Serie A: The Statistical Projection for the Winner of 2017/18 Season

The team’s formation in contemporary football is one of the most important factors that determines the team’s attacking and defending effectiveness. This research studies the importance of formation in Italian Serie A football the last 7 seasons and forecasts the winner of 2017/18 championship.

ABSTRACT

The research focuses on the Italian Serie A battle for the league title in current season – 2017/2018. The two teams that fight for the title are the Juventus FC and the Napoli FC. This research uses as a test factor the formation of the opponents of these two teams from the last 7 seasons (266 matches for each team). This sample also contains the scoring and the conceding goals. This data is used to determine the impact of opponent’s formation against these two clubs.

The research includes four parts:

  • The first part determines the level of the association between the scoring goals and the formation of each opponent the last 7 seasons.
  • The second part tests the level of association between the conceding goals and the opponent’s formation in the pitch the last 7 seasons.
  • The third part uses descriptive statistics to generate specific statistical probabilities that will be used for the final part of this research.
  • The final part reads the probabilities above to simulate the 2017/2018 season. The ultimate goal is to predict the winner of the title based on the effectiveness that these two teams had playing against variant formations the last 7 seasons.

LIMITATIONS

There are some limitations that the researcher took into consideration to prepare this study:

  • Any alteration of formation that might have been applied during the game is not considering by the researcher. The sample contains only the starting formations for each game.

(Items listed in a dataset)
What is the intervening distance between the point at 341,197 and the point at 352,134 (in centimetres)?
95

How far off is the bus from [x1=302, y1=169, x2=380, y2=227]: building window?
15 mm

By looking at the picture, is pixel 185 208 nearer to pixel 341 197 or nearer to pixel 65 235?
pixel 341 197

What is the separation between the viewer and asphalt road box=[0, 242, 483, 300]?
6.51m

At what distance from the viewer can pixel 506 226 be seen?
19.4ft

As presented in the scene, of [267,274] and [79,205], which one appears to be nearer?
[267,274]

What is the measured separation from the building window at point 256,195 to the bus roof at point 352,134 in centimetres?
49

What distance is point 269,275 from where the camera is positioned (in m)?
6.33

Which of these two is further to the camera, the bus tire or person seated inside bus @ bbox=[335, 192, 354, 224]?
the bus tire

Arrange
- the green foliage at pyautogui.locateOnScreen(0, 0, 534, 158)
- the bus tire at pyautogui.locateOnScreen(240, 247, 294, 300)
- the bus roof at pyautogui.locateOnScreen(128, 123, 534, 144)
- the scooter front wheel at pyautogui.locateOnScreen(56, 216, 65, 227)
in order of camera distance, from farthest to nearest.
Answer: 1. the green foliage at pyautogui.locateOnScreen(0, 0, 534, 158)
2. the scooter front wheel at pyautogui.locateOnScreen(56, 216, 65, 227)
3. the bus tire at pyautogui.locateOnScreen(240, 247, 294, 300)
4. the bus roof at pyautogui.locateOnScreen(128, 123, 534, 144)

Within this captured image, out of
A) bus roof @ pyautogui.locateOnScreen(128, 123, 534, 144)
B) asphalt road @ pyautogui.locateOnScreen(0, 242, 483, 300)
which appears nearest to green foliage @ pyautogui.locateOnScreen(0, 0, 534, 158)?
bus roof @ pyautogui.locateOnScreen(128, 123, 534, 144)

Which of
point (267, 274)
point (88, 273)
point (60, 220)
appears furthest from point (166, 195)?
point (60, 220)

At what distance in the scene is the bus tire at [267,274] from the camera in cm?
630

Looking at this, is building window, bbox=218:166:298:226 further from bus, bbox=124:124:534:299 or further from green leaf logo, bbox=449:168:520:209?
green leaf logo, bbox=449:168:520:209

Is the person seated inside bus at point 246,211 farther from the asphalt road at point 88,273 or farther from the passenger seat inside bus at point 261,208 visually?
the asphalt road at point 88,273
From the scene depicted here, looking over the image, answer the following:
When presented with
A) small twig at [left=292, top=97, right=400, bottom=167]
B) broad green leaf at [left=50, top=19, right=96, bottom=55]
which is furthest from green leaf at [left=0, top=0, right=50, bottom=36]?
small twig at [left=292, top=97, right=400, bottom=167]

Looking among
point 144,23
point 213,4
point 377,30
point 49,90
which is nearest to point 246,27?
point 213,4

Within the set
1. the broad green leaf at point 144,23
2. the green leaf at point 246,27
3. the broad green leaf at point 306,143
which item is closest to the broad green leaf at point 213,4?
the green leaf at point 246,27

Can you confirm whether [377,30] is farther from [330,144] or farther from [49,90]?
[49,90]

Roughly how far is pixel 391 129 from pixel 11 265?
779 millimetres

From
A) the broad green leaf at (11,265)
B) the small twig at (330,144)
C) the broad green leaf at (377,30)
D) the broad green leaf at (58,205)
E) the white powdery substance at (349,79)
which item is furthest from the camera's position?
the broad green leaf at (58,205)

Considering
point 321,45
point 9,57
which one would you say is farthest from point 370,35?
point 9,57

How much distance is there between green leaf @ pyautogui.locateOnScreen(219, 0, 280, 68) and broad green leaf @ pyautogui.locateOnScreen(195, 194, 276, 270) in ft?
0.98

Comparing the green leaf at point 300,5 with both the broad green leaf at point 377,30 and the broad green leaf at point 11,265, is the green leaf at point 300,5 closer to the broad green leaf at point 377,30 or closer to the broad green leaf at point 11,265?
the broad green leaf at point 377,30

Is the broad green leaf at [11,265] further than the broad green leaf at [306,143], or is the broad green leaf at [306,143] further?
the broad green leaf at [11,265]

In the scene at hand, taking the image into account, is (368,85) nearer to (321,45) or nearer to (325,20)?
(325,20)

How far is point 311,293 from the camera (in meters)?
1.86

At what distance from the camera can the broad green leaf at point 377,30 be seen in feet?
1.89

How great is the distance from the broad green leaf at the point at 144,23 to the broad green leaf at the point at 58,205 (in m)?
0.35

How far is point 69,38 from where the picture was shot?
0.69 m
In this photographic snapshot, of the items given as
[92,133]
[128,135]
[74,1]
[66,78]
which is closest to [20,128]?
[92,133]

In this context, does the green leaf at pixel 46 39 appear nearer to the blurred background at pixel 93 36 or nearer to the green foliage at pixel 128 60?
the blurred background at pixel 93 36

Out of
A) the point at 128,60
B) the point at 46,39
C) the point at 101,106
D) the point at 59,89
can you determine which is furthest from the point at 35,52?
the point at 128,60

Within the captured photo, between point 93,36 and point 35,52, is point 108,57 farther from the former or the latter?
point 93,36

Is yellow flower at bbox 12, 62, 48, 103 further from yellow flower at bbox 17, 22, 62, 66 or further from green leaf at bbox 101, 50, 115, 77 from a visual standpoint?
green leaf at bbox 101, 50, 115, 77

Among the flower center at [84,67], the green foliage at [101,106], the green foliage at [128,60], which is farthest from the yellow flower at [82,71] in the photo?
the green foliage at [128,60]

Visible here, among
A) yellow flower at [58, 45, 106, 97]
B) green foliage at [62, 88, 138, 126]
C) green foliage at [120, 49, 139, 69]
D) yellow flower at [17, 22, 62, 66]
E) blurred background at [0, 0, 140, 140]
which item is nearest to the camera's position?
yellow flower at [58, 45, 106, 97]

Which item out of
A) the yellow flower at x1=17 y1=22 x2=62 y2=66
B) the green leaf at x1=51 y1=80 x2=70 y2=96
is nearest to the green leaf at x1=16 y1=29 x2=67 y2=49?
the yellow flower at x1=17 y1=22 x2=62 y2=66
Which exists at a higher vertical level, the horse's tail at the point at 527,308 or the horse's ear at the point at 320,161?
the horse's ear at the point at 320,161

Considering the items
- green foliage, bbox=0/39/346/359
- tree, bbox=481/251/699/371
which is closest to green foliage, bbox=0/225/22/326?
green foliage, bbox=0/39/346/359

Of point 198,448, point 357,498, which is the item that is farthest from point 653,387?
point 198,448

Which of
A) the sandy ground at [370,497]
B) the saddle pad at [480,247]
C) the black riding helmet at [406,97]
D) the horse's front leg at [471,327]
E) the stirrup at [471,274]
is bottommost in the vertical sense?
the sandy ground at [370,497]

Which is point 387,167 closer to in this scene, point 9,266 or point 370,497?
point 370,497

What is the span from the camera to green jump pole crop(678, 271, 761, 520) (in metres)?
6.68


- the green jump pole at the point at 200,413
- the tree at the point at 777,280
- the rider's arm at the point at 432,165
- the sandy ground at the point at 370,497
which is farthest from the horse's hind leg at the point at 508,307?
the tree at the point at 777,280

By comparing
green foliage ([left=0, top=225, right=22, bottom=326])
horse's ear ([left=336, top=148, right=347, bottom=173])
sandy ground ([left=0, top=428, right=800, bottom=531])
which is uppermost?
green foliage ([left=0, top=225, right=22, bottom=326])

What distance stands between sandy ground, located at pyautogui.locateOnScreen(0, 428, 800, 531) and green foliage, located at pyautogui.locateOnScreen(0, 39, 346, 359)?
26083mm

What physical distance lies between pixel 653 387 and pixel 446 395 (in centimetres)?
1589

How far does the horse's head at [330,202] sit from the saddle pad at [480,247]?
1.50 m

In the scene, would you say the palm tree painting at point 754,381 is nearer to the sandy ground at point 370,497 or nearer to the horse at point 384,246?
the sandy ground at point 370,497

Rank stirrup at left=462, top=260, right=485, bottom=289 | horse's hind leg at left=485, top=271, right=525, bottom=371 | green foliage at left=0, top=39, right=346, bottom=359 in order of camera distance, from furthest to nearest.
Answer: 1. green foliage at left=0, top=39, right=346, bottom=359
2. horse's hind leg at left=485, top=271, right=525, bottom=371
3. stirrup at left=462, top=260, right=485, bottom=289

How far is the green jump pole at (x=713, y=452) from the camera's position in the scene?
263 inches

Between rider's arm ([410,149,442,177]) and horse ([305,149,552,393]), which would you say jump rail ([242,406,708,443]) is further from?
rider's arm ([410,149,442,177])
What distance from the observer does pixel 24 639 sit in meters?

- TASKS
1. Reproduce the part of the Serie A study above, everything from "The research focuses" down to "pitch the last 7 seasons.".
2. Answer these questions using the Serie A study above:
(a) Which two clubs are named as fighting for the 2017/2018 title?
(b) How many matches for each team does the sample cover?
(c) Which formations does the sample include for each game?
3. Resume the Serie A study from the point where it stops.

- RESPONSES TO THE EXERCISE
1.
The research focuses on the Italian Serie A battle for the league title in current season – 2017/2018. The two teams that fight for the title are the Juventus FC and the Napoli FC. This research uses as a test factor the formation of the opponents of these two teams from the last 7 seasons (266 matches for each team). This sample also contains the scoring and the conceding goals. This data is used to determine the impact of opponent’s formation against these two clubs.

The research includes four parts:

  • The first part determines the level of the association between the scoring goals and the formation of each opponent the last 7 seasons.
  • The second part tests the level of association between the conceding goals and the opponent’s formation in the pitch the last 7 seasons.

2.
(a) Juventus FC and Napoli FC.
(b) 266 matches for each team.
(c) Only the starting formations.

3.
  • The formation of Napoli FC is not affecting the result of the research and has been excluded by the researcher. The club deployed the formation 4-3-3 in 258 out of 266 matches (97%) so it is considered fixed.
  • The formation of Juventus FC does not affect the results of the research and has been excluded from the test. The club has deployed the formation 3-5-2 in 231 out of 266 matches (87%) so it is considered fixed.
  • The simulation about this season is based exclusively on the results that these two teams had the last 7 seasons. Consequently, the generated probabilities are positive only for goals that have scored or conceded in these seasons. For example, if Napoli FC has never scored 5 goals against 4-5-1 these 7 seasons, the probability of Napoli FC scoring 5 goals against 4-5-1 in the simulated season is 0.

PART Ι: FORMATION – SCORING GOALS ASSOCIATION

This part examines whether the opponents’ formation in the pitch had affected the scoring capability of either Napoli FC or Juventus FC the last 7 seasons.

The graph above illustrates the average scoring efficiency for each formation they faced the last 7 seasons. Napoli scored more goals on average against the 4-4-2, 4-5-1 and 4-3-3 formations while Juventus scored significantly more goals against 3-4-3 formation. The “Bianconeri” has scores slightly more goals against 5-4-1 formation too.

Napoli’s favorite formation to play against was 5-4-1, with 2,24 goals on average (47 goals in 21 matches) and its disliked formation to face was 4-5-1 with a scoring efficiency of 1.63 goals per match (129 goals in 79 matches).

Juventus enjoyed playing games against 3-5-2 formation, with 2.33 goals per match (28 goals in 12 matches) while the team did not like playing against 4-5-1 with only 1.40 goals per match (108 goals in 78 matches).

To test if the deployed formation of the opponent is associated with the scoring goals, the researcher used the χ2 test of Association. The Null Hypothesis suggests that the two variables had no association and the confidence level is 0.05. The result of this specific test regarding Napoli FC, is the following:

The p-value estimated at 0.01363 which is significantly lower than the 0.05 so the Null Hypothesis can be rejected. This result means that the opponent’s formation and the scoring goals of Napoli FC were statistically associated.

The following results describe the results of the same test for Juventus FC:

The p-value of χ2 test of Association estimated at 0.03308 which is lower than the 0.05 so the Null Hypothesis is rejected for Juventus too. Consequently, for Juventus FC the scoring goals were strongly associated with the opponent’s formation in the sample.

The researcher has proven above that scoring goals and opponent’s formation are strongly associated for both Napoli FC and Juventus FC the last 7 seasons. This statistical insight is significantly important for the final part that includes the simulation code.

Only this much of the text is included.